• TASK:
Go over the data below line by line, and state how many lines contain the string "States". Give the number only.

(MATERIAL SHOWN Opens)

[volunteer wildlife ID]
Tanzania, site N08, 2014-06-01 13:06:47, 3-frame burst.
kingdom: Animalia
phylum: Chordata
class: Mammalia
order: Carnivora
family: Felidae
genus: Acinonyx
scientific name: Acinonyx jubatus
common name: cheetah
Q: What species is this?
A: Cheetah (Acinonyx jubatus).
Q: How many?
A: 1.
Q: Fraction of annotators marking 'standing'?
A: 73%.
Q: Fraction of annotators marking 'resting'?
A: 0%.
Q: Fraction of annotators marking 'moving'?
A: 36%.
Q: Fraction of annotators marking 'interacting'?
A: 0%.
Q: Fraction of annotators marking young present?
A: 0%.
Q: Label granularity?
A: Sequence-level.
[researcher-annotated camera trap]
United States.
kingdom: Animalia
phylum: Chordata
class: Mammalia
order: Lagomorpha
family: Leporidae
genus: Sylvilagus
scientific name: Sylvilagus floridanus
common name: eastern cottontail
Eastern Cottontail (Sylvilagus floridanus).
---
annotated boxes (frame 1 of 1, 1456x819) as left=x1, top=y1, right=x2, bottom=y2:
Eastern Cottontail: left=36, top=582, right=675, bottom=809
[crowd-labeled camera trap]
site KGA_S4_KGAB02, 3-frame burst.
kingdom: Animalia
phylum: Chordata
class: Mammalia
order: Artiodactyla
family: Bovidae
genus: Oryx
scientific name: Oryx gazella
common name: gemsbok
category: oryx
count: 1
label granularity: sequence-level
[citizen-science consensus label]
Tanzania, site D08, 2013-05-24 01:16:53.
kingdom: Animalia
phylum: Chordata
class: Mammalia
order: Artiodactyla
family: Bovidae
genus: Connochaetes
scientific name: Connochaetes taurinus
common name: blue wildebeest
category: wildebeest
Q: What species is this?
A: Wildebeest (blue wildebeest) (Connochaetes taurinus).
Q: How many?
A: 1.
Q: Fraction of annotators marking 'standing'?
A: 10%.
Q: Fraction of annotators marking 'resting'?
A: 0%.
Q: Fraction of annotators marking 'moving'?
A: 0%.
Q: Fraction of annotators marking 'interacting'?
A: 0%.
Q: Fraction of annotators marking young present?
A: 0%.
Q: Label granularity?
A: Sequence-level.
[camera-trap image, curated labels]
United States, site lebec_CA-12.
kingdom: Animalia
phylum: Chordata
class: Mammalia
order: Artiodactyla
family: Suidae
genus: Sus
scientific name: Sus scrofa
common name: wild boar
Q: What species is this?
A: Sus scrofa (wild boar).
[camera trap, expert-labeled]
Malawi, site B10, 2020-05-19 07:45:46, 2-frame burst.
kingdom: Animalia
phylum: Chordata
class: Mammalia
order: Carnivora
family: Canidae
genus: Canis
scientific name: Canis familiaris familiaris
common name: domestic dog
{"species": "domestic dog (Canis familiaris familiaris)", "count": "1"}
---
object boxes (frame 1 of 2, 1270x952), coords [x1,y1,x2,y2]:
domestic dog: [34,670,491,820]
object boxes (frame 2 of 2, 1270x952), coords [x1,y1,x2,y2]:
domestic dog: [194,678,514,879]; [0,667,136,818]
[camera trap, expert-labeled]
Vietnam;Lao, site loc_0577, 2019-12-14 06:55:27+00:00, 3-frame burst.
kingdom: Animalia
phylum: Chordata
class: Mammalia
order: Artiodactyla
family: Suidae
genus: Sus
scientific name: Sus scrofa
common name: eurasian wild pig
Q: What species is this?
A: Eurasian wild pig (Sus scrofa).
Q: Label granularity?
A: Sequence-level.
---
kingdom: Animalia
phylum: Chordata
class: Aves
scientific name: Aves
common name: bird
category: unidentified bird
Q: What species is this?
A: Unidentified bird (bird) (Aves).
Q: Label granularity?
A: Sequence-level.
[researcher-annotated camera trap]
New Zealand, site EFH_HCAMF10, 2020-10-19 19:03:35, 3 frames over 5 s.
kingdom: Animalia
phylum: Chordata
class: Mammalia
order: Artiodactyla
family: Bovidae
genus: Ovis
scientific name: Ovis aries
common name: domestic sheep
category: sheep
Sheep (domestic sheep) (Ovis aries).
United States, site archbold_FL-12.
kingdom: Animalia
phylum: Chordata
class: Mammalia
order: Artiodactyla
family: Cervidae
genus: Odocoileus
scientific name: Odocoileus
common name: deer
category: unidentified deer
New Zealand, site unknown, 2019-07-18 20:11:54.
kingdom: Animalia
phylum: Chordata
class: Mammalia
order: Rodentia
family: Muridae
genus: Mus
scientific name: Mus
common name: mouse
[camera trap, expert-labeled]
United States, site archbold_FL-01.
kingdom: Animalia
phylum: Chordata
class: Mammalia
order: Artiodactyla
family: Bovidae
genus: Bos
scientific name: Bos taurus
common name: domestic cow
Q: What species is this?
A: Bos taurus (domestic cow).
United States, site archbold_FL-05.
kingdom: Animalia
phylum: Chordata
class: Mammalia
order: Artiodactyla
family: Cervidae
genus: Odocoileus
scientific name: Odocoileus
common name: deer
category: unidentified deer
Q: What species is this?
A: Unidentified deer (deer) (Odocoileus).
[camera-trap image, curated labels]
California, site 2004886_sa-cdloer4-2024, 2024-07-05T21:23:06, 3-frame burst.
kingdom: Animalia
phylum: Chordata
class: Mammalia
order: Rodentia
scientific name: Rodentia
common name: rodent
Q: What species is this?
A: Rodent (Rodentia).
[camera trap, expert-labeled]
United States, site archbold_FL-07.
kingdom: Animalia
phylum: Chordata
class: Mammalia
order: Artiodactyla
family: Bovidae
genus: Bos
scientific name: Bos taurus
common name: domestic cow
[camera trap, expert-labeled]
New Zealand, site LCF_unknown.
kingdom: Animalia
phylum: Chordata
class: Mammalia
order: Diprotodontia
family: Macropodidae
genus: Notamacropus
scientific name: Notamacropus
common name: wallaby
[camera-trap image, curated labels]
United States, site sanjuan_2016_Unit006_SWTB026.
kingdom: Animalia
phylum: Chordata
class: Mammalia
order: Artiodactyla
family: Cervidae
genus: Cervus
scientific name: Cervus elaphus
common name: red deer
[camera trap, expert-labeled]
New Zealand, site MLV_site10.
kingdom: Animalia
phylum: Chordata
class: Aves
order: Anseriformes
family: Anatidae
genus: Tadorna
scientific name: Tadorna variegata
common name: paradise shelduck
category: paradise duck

(MATERIAL SHOWN Closes)

• YOUR RESPONSE:
7